**Task**
Please reproduce, word for word, the part of the items that opens with the line containing "Taking in this visual, when inspecting" and closes with the line containing "0.50 metres", both of those lines included, and output only those lines.
** BEGIN **
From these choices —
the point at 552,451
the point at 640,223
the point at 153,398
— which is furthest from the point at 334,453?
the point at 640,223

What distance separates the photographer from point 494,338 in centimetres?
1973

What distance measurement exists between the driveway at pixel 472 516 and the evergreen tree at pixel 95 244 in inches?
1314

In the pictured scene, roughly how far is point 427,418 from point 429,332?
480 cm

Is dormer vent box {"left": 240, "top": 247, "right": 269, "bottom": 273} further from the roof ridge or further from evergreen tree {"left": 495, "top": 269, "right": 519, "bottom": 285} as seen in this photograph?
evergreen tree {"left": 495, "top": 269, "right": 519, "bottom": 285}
** END **
** BEGIN **
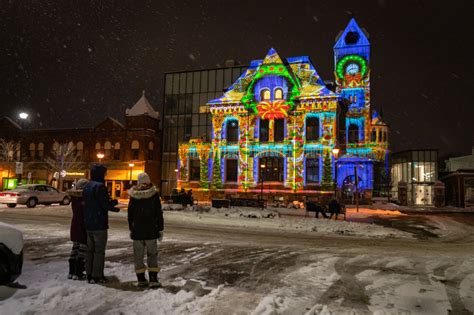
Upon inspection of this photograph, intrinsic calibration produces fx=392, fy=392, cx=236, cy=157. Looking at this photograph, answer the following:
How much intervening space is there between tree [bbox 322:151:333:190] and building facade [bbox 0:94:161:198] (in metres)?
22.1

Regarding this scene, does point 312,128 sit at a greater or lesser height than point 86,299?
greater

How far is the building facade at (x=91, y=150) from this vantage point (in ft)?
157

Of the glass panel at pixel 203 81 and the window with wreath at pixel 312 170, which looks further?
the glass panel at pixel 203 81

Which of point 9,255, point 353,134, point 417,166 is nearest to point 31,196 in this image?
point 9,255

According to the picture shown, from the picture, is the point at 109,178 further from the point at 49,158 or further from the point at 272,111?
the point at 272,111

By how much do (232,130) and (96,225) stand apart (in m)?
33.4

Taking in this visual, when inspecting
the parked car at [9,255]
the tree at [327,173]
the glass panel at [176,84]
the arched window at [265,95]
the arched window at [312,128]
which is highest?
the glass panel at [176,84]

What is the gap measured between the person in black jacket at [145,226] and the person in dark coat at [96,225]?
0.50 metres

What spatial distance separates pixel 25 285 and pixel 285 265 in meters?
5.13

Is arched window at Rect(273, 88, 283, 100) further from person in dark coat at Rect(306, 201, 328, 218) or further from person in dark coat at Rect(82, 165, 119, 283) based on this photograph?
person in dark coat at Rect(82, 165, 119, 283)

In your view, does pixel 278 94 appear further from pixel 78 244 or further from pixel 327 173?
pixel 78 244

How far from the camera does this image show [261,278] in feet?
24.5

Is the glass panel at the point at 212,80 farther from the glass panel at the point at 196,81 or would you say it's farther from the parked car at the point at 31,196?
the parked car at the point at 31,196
** END **
**Finished exercise**
Taking in this visual, when inspecting
the parked car at [9,255]
the tree at [327,173]
the glass panel at [176,84]
the arched window at [265,95]
the arched window at [312,128]
which is highest?
the glass panel at [176,84]

What is the gap measured between the person in black jacket at [145,226] and the person in dark coat at [96,225]?
0.50 metres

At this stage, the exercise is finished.